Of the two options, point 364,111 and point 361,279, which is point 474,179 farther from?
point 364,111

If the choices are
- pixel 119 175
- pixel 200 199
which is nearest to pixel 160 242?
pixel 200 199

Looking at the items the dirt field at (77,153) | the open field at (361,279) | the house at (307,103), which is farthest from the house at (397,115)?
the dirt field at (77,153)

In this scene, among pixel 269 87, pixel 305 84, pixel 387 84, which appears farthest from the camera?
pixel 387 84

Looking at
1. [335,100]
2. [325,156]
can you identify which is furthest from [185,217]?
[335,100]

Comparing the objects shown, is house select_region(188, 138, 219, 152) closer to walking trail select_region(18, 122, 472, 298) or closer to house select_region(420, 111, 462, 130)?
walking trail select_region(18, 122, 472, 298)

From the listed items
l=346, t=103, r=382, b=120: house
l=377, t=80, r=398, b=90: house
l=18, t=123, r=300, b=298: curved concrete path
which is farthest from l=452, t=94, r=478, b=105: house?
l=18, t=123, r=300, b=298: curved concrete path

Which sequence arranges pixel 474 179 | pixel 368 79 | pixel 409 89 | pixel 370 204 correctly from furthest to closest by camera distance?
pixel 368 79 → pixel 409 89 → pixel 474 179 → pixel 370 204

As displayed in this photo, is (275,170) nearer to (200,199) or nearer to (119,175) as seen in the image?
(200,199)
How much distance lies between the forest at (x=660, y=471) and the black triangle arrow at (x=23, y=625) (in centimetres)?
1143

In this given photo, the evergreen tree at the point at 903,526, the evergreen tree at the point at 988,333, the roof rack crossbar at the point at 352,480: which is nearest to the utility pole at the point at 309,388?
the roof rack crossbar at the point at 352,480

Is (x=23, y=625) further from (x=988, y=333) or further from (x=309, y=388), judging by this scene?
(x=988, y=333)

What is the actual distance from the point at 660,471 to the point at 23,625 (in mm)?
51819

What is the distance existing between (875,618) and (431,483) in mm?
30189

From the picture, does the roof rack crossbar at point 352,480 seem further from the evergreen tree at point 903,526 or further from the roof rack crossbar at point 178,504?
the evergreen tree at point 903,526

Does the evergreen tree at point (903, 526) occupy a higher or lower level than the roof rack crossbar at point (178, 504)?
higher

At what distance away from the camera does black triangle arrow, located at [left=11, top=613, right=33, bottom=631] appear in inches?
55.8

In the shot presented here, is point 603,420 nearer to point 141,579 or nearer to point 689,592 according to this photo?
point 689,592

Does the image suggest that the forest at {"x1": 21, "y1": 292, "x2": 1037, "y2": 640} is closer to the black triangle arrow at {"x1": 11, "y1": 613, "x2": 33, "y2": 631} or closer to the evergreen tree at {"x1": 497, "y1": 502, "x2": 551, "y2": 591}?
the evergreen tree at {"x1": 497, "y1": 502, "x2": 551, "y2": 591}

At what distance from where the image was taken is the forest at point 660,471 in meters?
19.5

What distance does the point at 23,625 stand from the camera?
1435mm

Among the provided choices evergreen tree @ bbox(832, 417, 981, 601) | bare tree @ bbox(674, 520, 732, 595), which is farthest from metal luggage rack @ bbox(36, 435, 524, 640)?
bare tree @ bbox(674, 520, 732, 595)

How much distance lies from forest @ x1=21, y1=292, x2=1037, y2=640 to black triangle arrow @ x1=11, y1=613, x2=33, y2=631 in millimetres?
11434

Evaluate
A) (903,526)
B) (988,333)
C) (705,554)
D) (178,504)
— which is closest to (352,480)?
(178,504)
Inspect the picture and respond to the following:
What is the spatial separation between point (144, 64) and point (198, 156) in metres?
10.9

————————

→ **Esercizio proposto**: Riscrivi per intero l'elenco qui sopra, riga per riga, senza cambiare nulla.

→ **Risposta all'esercizio**:
Of the two options, point 364,111 and point 361,279, which is point 474,179 farther from?
point 364,111

If the choices are
- pixel 119 175
- pixel 200 199
which is nearest to pixel 160 242?
pixel 200 199

Looking at the items the dirt field at (77,153) | the open field at (361,279) | the house at (307,103), which is farthest from the house at (397,115)?
the dirt field at (77,153)

In this scene, among pixel 269 87, pixel 305 84, pixel 387 84, which appears farthest from the camera?
pixel 387 84

Looking at
1. [335,100]
2. [325,156]
can you identify which is furthest from [185,217]?
[335,100]

Comparing the objects shown, is house select_region(188, 138, 219, 152) closer to walking trail select_region(18, 122, 472, 298) or closer to house select_region(420, 111, 462, 130)?
walking trail select_region(18, 122, 472, 298)

From the listed items
l=346, t=103, r=382, b=120: house
l=377, t=80, r=398, b=90: house
l=18, t=123, r=300, b=298: curved concrete path
which is farthest from l=452, t=94, r=478, b=105: house?
l=18, t=123, r=300, b=298: curved concrete path

Which sequence arranges pixel 474 179 | pixel 368 79 | pixel 409 89 | pixel 370 204 correctly from furthest to closest by camera distance?
pixel 368 79 → pixel 409 89 → pixel 474 179 → pixel 370 204

As displayed in this photo, is (275,170) nearer to (200,199) or nearer to (119,175) as seen in the image?
(200,199)
How much distance lies between the forest at (x=660, y=471) and the black triangle arrow at (x=23, y=625) (in centimetres)?
1143

In this given photo, the evergreen tree at the point at 903,526, the evergreen tree at the point at 988,333, the roof rack crossbar at the point at 352,480: which is nearest to the utility pole at the point at 309,388?
the roof rack crossbar at the point at 352,480

Is (x=23, y=625) further from (x=988, y=333) or further from (x=309, y=388), judging by this scene?
(x=988, y=333)

What is the actual distance from the point at 660,471 to the point at 23,625 (in mm)?
51819

What is the distance existing between (875,618) and (431,483) in mm?
30189

From the picture, does the roof rack crossbar at point 352,480 seem further from the evergreen tree at point 903,526 or further from the roof rack crossbar at point 178,504?
the evergreen tree at point 903,526

Does the evergreen tree at point (903, 526) occupy a higher or lower level than the roof rack crossbar at point (178, 504)?
higher

At what distance away from the camera does black triangle arrow, located at [left=11, top=613, right=33, bottom=631] appear in inches?
55.8

In the shot presented here, is point 603,420 nearer to point 141,579 or nearer to point 689,592 according to this photo?
point 689,592

Does the image suggest that the forest at {"x1": 21, "y1": 292, "x2": 1037, "y2": 640} is closer to the black triangle arrow at {"x1": 11, "y1": 613, "x2": 33, "y2": 631} or closer to the evergreen tree at {"x1": 497, "y1": 502, "x2": 551, "y2": 591}?
the evergreen tree at {"x1": 497, "y1": 502, "x2": 551, "y2": 591}

At what distance from where the image was taken is the forest at point 660,471 in meters?
19.5

What distance does the point at 23,625 stand from the camera?
1435mm

Among the provided choices evergreen tree @ bbox(832, 417, 981, 601) | bare tree @ bbox(674, 520, 732, 595), which is farthest from metal luggage rack @ bbox(36, 435, 524, 640)?
bare tree @ bbox(674, 520, 732, 595)

How much distance lies from forest @ x1=21, y1=292, x2=1037, y2=640 to black triangle arrow @ x1=11, y1=613, x2=33, y2=631 in millimetres?
11434

Evaluate
A) (903,526)
B) (988,333)
C) (705,554)
D) (178,504)
— which is closest to (352,480)?
(178,504)
Inspect the picture and respond to the following:
What is the spatial separation between point (144, 64) and point (198, 156) in metres?
10.9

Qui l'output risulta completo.